Requirement » Copy out exactly the lines below that run from the one holding "Interacting vote fraction: 10%." to the one holding "Label granularity: sequence-level.", keeping both of those lines and no others.

Input records »
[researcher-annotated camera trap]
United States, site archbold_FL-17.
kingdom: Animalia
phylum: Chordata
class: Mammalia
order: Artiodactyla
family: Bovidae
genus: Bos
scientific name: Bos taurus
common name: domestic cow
* * *
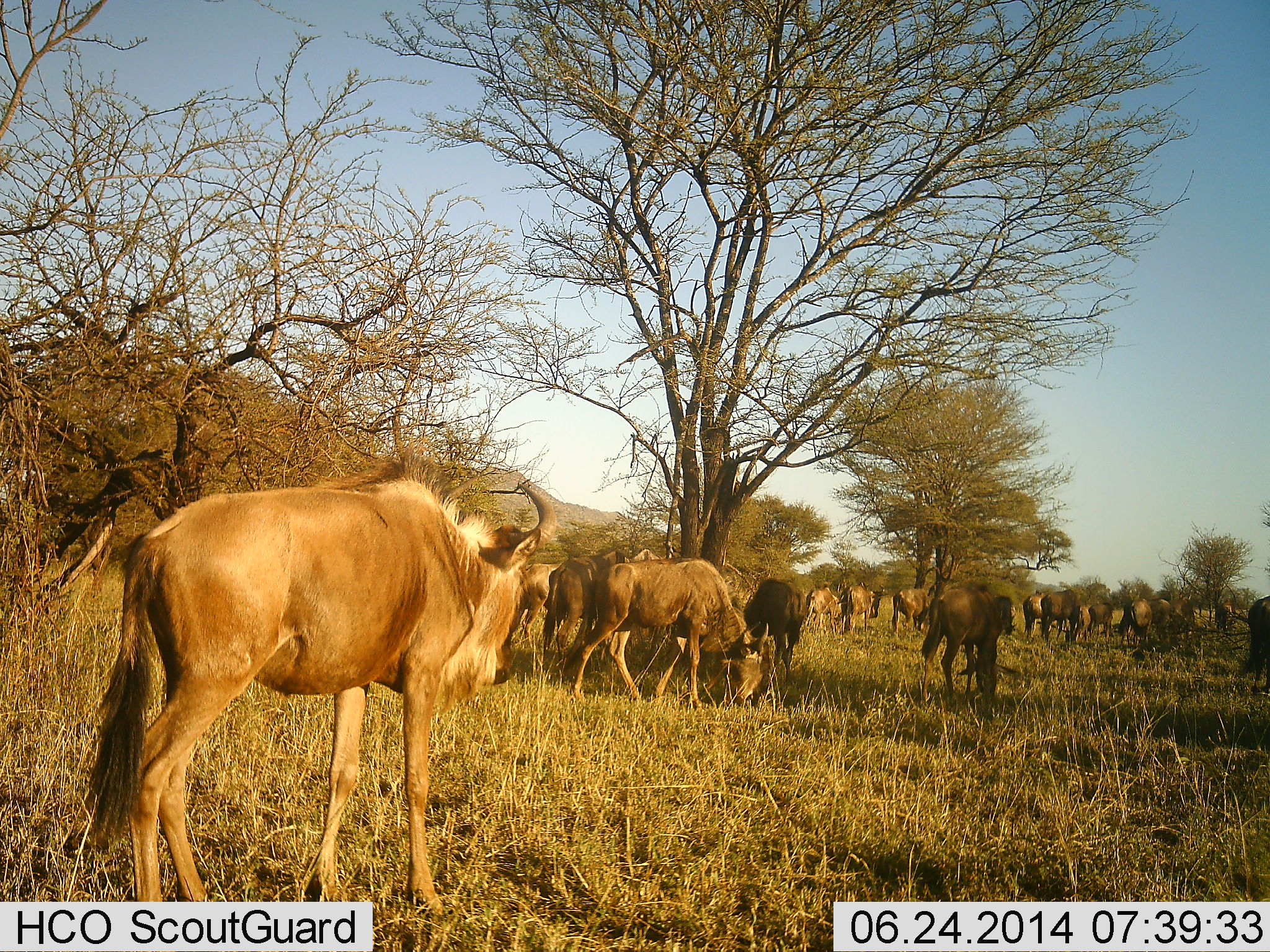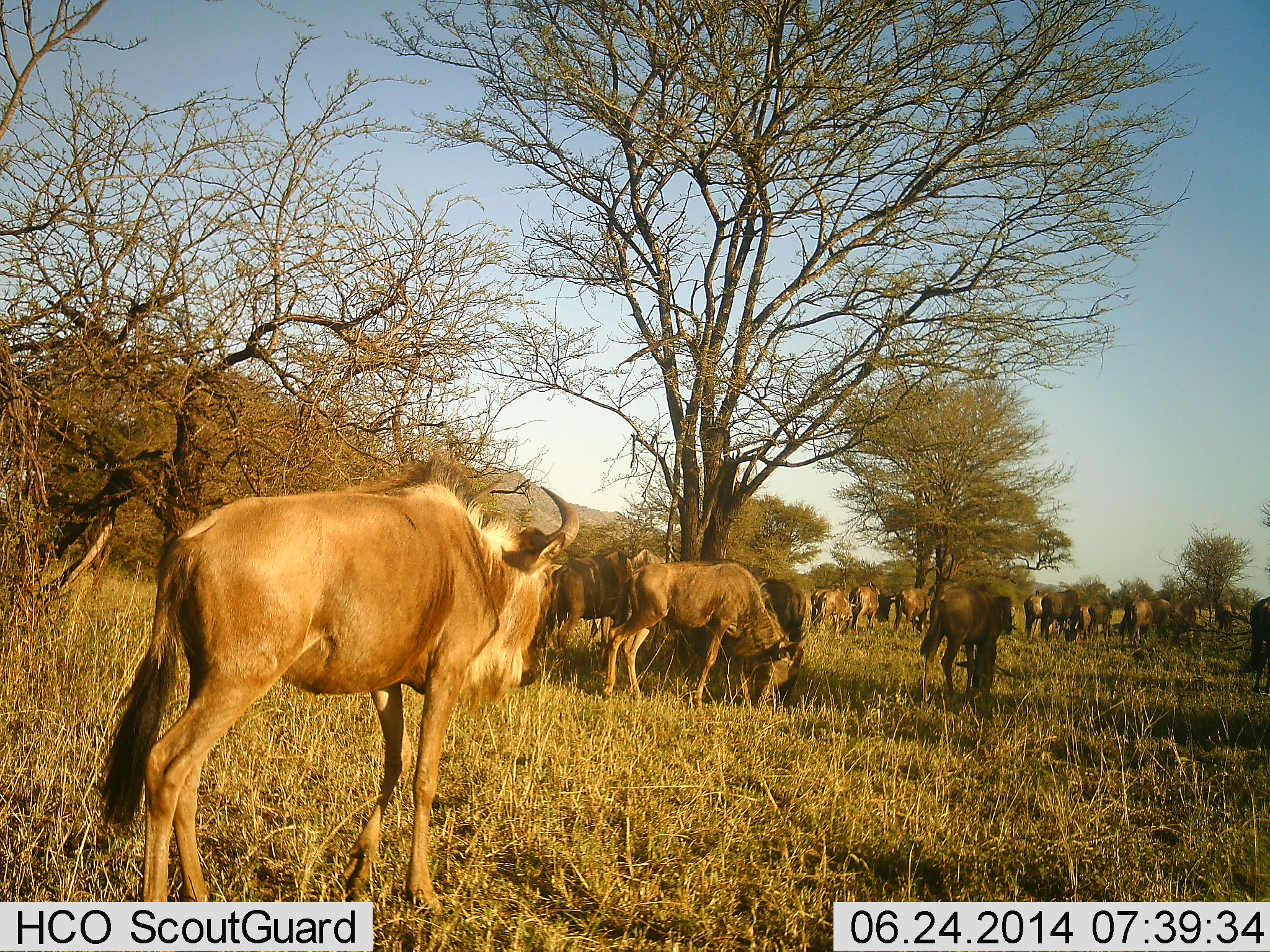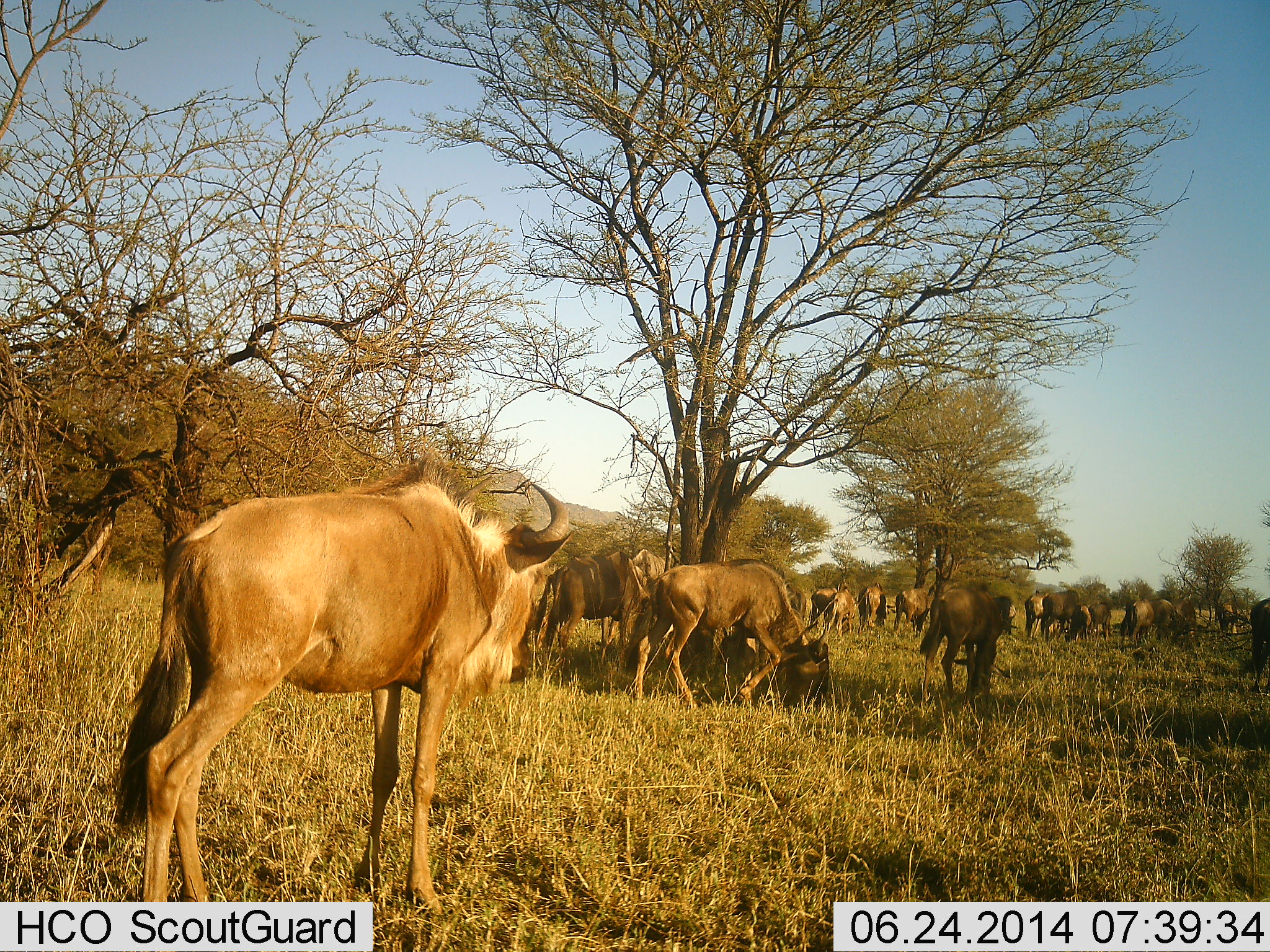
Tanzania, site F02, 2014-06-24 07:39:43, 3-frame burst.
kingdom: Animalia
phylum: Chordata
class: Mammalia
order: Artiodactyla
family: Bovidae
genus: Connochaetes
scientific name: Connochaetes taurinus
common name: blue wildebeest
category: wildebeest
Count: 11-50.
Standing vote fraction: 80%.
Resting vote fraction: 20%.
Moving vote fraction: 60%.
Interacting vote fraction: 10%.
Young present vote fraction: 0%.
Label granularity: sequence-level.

Answer box »
Interacting vote fraction: 10%.
Young present vote fraction: 0%.
Label granularity: sequence-level.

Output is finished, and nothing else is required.